A few thoughts...
1) the tong style hand reloading tool has been around a long time - since the dawn of metallic cartridges and were often included as part of a package with black powder cartridge rifles.
Buffalo hunters for example, insisted on them as they'd go into the field with a few hundred store bought cartridges, along with 25 pound kegs of black powder and a commensurate amount of lead to cast bullets and then reload their own ammunition.
At black powder pressures, with either straight wall or neck sized bottle neck cases, case life is essentially indefinite. I've been using the same batch of 45-70 cases in my reloads for over 20 years now. A wash in hot soapy water and a good drying between loads is all that is needed to keep them perfectly functional.
2) Initially the bullet mold and tong style loading tools were separate, until 1884 when Ideal included the mold on the other side of the hinge on their tong tool. With this tool, the only other things you needed were:
- a powder dipper
- a container to melt your lead in; and
- a dipper to pour the lead into the mold.
A powder dipper could usually be made by the shooter, if he had access to a file, by using a cartridge case trimmed to the length to give the required charge.

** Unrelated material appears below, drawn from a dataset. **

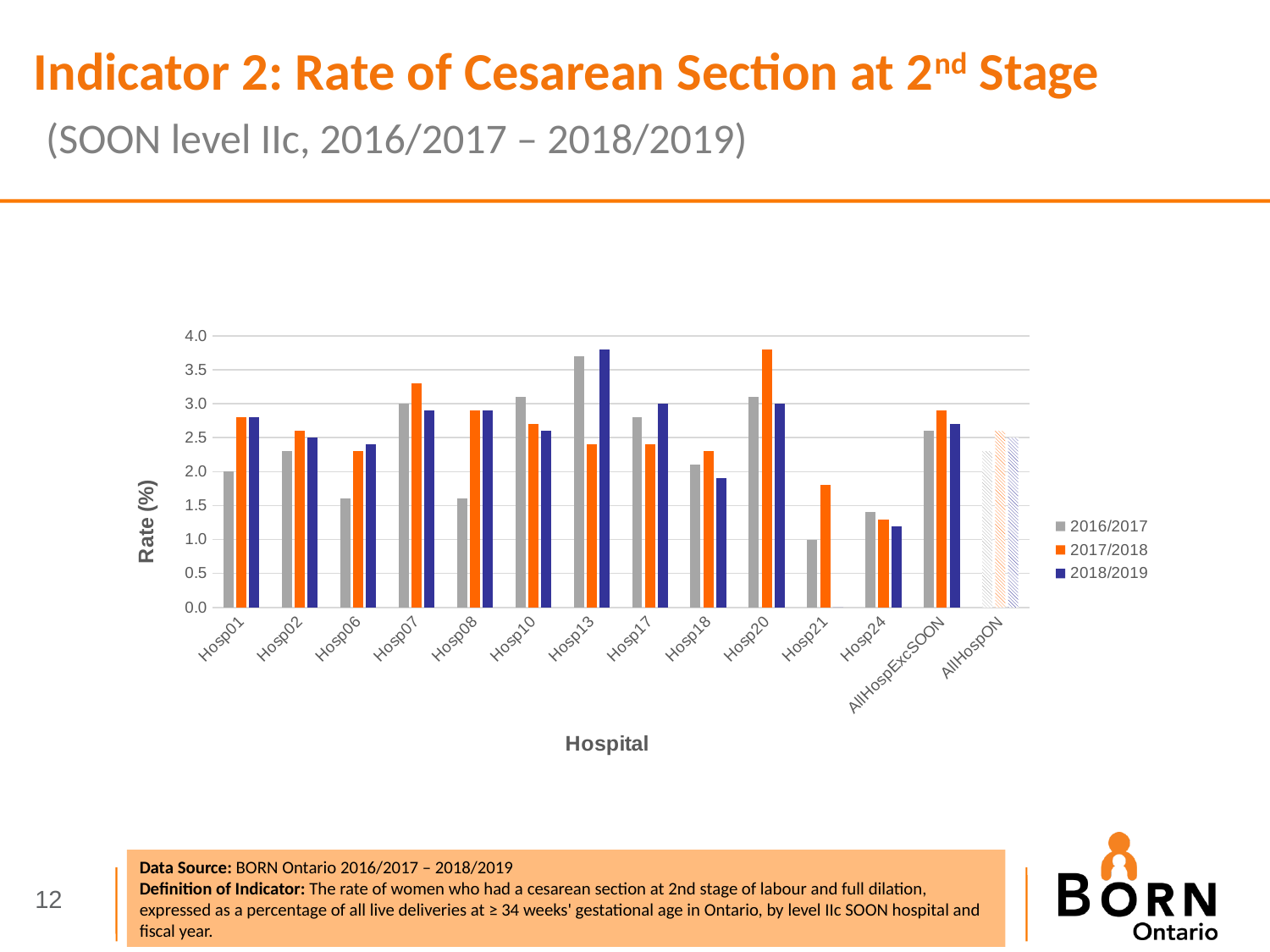
Which hospital has the lowest 2016/2017 rate? Hosp21 Is the 2017/2018 value for Hosp20 greater or less than 3.5? greater Which hospital has the highest 2017/2018 rate? Hosp20 How many series does the legend list? 3 Is the 2016/2017 value for Hosp08 greater or less than 2.0? less Is the 2018/2019 value for Hosp13 greater or less than 3.5? greater Which hospital has no bar for 2018/2019? Hosp21 What is the label of the y axis? Rate (%) What type of chart is shown on the slide? bar chart For Hosp13, which is larger: the 2016/2017 value or the 2017/2018 value? 2016/2017 How many hospital categories are shown on the x axis? 14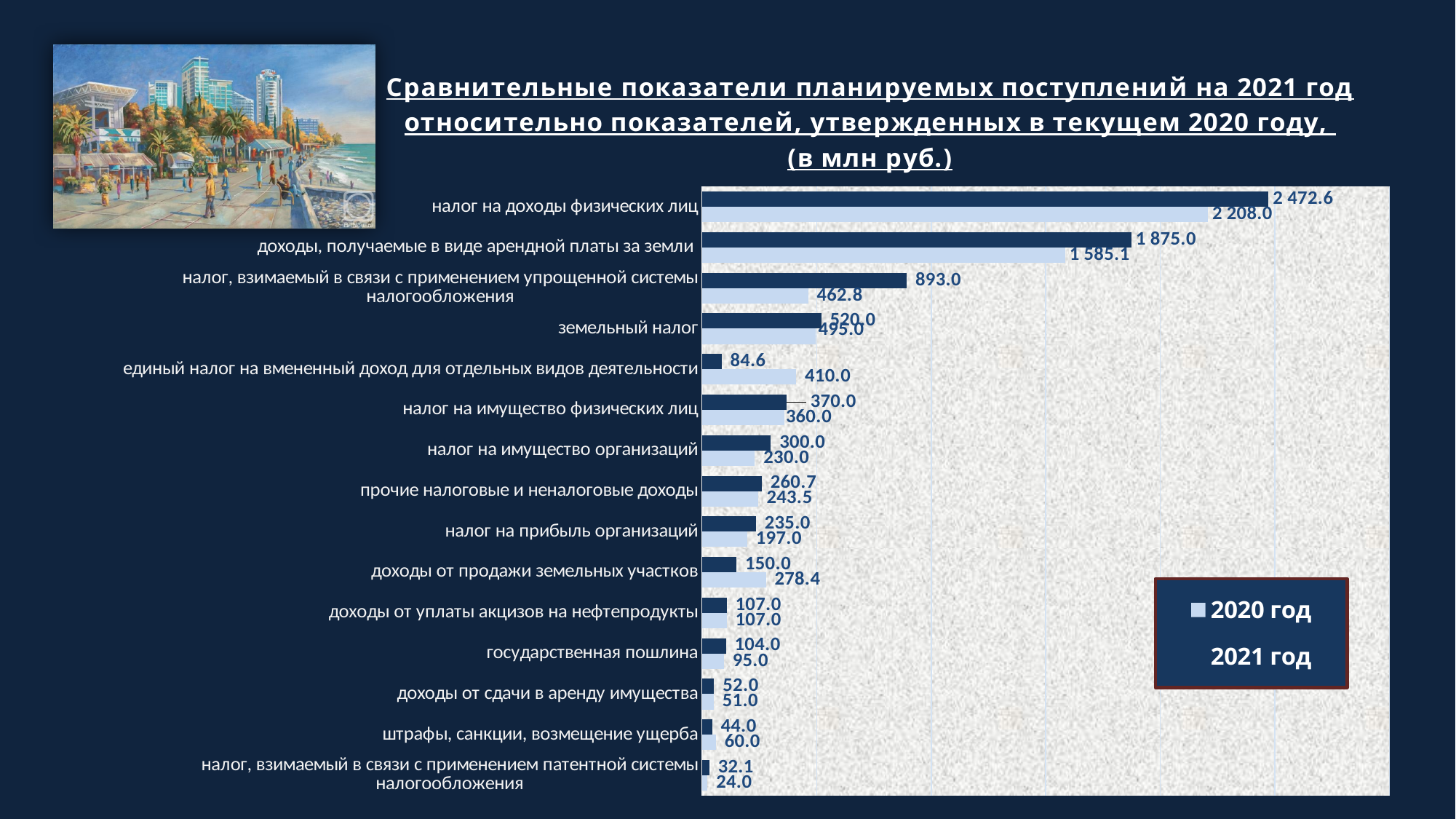
What is the difference between the 2021 год and 2020 год values for налог на имущество организаций? 70.0 What is the 2020 год value for единый налог на вмененный доход для отдельных видов деятельности? 410.0 What is the 2020 год value for доходы от продажи земельных участков? 278.4 How many categories are shown in the chart? 15 Which series is shown in the lighter blue colour? 2020 год What is the 2021 год value for налог на доходы физических лиц? 2 472.6 Which category has the highest 2021 год value? налог на доходы физических лиц How many series does the legend list? 2 Which category has the lowest 2020 год value? налог, взимаемый в связи с применением патентной системы налогообложения What kind of chart is shown on the slide? bar chart What is the 2021 год value for налог, взимаемый в связи с применением упрощенной системы налогообложения? 893.0 For штрафы, санкции, возмещение ущерба, which is larger: the 2020 год value or the 2021 год value? 2020 год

Sometimes that isn't even needed. I recall reading about one Alaska native who had hunted with one of the big gun writers at the time (1950s?) who measured the powder for his .30-30 by filling the case and scraping it off flush with the case mouth and then seating the bullet. It worked fine with that particular powder and bullet weight.
Ideal stopped putting the mold on the tool around 1900. This made sense as it was around the same time that jacketed bullet hand loading became more common.
These early tools did not have interchangeable dies and were one caliber only affairs - and with the built in bullet mold they were one bullet only affairs as well. But they were very compact and it was easy to carry a set in a saddle bag along with powder, lead, and primers, which took up less weight and space as components than a comparable quantity of loaded ammunition.
In 1947 Lyman started producing their 310 tong tool, which used different shell holders and dies, which meant a particular set of tong tools could handle a whole class of cartridges - although you still needed small and large sized tools to cover both rifle and pistol cartridges.
About 1957 Lyman switched to aluminum handles to reduce the weight, but the design has otherwise remained unchanged, and if you buy one today, you can essentially be hand loading in the same manner that shooters did in the late 1800s.
If you don't want to invest in a tong tool that requires special dies (the diameter and thread size is smaller for the Lyman 310), you can get a Lee hand press for under $35, use your regular dies and accomplish the same thing, in an almost as portable package. It's actually handy for load development at the range. For larger rifle calibers, you'll need a set of neck sizing dies to keep the manual effort to a reasonable limit.
3) Pure silver has a melting temperature of 1,761 degrees F, and a campfire isn't going to cut it. Silver coins are alloyed a bit and will melt at around 1,650 degrees, but even that is way beyond campfire range where the heat tops out at around 1500 degrees F.
Now...if you construct the fire pit in a manner that creates a draft up through the fire, then you can increase the heat significantly. This is most simply done by digging a side tunnel under and then up into the base of the fire pit - but I've never seen the Lone Ranger actually do this. You could also use a bellows to pump air into the fire, but again I've never seen Tonto running the bellows for the Lone Ranger either. It makes the silver bullet thing a bit hard to swallow, even if you can get past the reduced weight and sectional density that would have made it far less effective than lead, particularly at black powder pressures.
If you construct a coal fired forge, then you can get up around 3,500 degrees F and make your own firearm if you want to go fully off the grid.
4) Lead however is reasonably easily melted over a run of the mill campfire, particularly pure lead which melts at 621 degrees, and pure tin melts at just 450 degrees F so it's not hard to get a harder alloy. (Your household "tin foil" is actually aluminum and melts at 1,220 degrees F). Pure antimony melts at 1167 degrees F, so it's the biggest challenge over a camp fire but still do-able under ideal conditions.
5) Collodin was pretty much the first viable smokeless powder for sporting arms. It dates back to 1871, but was only produced until 1875, when the Austrian government closed the factory because it felt powder production was something that should only be done by the government. Still, while it's a real stretch, it's not out of the realm of possibility that it could have been specified in 1875 by Paladin. I have no idea what a proper charge would be. 16.9 grs is as good a guess as any, particularly for Hollywood purposes.
Poudre B, short for Powder Blanche, which translates as white powder, was the next practical powder and it didn't come along until 1884.